Le imprese sociali sono disposte al cambiamento? E quante di loro hanno davvero capito quali siano gli scenari futuri dopo la Riforma del Terzo settore? Questi e molti altri i quesiti ai quali il nuovo Rapporto Isnet sull’impresa sociale ha cercato di dare risposte sottoponendo un sondaggio a un campione composto da cooperative sociali in tutta Italia, 100 imprese sociali e, per la prima volta, 10 società benefit con certificazione B Corp, società profit a tutti gli effetti, ma con ricadute sociali delle proprie attività. La decima edizione dell’Osservatorio Isnet sull’impresa sociale ha messo in evidenza, innanzitutto come sia maggiore il numero di cooperative sociali che temono il cambiamento, e che appaiano dunque tradizionaliste (35% circa) rispetto a quelle riformiste, che vedono quindi nel cambiamento un’opportunità (28,4%), mentre sono ancora molte che non hanno un’opinione in merito. Tra le motivazioni della prima categoria, la perdita di identità delle organizzazioni, l’eccessiva commistione tra i due modelli e l’innescarsi di meccanismi competitivi con imprese che assumono la veste sociale prevalentemente per motivi opportunistici.
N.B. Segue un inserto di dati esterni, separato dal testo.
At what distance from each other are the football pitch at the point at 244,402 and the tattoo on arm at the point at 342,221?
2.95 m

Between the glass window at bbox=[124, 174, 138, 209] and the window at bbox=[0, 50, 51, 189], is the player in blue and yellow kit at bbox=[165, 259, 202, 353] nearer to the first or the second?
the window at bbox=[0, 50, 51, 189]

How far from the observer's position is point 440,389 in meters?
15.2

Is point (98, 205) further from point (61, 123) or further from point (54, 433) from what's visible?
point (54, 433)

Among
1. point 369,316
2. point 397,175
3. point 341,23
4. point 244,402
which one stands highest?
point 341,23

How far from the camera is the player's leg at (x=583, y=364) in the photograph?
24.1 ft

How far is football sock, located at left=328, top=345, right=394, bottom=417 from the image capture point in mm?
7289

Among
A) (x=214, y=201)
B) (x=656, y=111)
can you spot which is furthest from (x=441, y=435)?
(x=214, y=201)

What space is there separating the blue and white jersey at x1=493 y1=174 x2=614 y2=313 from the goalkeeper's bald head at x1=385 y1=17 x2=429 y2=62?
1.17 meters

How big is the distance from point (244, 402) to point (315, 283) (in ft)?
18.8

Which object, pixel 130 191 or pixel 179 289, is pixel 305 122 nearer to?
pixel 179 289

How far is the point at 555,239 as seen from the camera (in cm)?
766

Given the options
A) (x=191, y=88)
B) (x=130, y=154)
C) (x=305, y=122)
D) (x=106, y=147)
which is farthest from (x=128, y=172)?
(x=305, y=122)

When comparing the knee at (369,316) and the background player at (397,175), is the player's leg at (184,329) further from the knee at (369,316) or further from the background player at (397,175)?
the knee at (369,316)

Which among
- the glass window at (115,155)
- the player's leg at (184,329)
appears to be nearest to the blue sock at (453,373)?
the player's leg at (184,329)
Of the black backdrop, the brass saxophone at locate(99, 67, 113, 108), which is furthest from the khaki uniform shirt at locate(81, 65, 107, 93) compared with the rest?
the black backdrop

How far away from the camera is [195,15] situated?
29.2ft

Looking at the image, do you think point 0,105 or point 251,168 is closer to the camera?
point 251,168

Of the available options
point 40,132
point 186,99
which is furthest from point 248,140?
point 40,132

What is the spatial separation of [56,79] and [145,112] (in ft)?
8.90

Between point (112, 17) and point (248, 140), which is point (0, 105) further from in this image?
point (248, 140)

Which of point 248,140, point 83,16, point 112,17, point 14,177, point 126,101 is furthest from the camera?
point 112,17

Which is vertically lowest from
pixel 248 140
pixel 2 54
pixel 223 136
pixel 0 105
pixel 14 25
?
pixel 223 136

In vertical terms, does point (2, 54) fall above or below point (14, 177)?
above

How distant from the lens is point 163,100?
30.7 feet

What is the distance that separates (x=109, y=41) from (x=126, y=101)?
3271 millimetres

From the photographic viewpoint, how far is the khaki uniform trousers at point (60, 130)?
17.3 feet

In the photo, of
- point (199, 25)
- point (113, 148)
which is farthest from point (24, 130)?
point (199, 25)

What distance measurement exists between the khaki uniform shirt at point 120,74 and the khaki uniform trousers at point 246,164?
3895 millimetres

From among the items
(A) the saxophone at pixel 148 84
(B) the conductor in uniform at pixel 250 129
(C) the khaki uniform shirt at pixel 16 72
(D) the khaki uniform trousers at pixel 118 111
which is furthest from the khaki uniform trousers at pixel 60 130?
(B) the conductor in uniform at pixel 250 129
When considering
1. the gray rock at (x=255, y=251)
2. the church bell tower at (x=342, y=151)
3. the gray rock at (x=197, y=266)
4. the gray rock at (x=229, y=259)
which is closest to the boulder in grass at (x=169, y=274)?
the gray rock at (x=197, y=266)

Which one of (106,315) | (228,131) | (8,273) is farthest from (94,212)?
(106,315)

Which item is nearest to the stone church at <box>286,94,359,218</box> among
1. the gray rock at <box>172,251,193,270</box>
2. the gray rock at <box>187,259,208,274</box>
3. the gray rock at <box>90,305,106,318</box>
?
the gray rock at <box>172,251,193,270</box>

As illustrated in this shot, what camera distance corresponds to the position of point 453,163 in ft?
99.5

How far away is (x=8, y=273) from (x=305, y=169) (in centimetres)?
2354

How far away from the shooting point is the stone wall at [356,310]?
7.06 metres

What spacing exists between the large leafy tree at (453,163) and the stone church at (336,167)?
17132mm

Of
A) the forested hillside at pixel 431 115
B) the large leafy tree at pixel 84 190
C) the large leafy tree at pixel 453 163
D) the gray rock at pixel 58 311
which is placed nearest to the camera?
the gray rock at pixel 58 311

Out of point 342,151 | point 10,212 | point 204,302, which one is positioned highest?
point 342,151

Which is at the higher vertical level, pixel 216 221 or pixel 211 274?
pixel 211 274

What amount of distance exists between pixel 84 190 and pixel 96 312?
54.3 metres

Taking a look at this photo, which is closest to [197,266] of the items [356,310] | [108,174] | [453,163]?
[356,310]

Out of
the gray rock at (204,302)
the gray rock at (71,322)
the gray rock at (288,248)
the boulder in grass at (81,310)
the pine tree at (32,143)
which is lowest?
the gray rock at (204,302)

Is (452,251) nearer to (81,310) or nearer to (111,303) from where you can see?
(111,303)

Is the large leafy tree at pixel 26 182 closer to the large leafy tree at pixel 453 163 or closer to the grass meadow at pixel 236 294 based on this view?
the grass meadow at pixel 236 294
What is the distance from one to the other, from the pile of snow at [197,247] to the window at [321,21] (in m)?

Tra i favorevoli all’ingresso di nuovi attori, invece, il valore aggiunto del cambiamento è rappresentato da una contaminazione positiva, dall’acquisizione di know how e dalla maggiore dinamicità organizzativa che ne può conseguire.
Il sondaggio mette in luce anche che nel gruppo dei riformisti le performance economiche sono migliori, così come gli indicatori di innovazione e di tenuta degli assetti occupazionali (il 50,9% dei riformisti prevede un andamento economico in crescita contro il 35,1% dei tradizionalisti).
«In sintesi», commenta Laura Bongiovanni presidente dell’Associazione Isnet e responsabile dell’Osservatorio, «i riformisti non sembrano preoccupati dell’ingresso di nuovi attori nella sfera dell’economia sociale che rappresenta al contrario un’opportunità, una sfida per il miglioramento; sono già forti e non temono il confronto. Dal lato opposto, i tradizionalisti non ne fanno una questione di salvaguardia e marcatura del territorio, così come si potrebbe facilmente pensare, ma si appellano ai principi fondativi, allo spirito e ai valori che guidano il fare Impresa sociale, che non possono essere assolutamente confusi con obiettivi di profitto».
L’Osservatorio Isnet anche quest’anno conferma poi i trend di crescita dell’economia sociale: le imprese sociali hanno svolto attività per 20,6 miliardi di euro e impiegato 735 mila addetti. Il 37,2% delle cooperative sociali dichiara di aver incrementato il proprio volume di attività facendo così registrare un +3,6% rispetto al 2015. Sul fronte dell’impatto sociale, solamente in termini di inclusione lavorativa, il sistema occupa 67.100 soggetti svantaggiati (L 381/91).
«I dati Isnet», ha commentato Edoardo Patriarca, parlamentare e presidente del Centro Nazionale per il Volontariato, «possono aiutare la politica a cogliere gli elementi di novità dell’impresa sociale che sta allargando i suoi confini. La sfida della contaminazione con modelli e pratiche diverse riguarda tutto il non profit ed è il tema a cui il Centro Nazionale per il Volontariato dedicherà il classico seminario formativo estivo di Lucca il 2 e 3 settembre prossimo. Il mondo del volontariato e dell’associazionismo ha fra le sue vocazioni proprio quella di essere generatore dell’impresa sociale».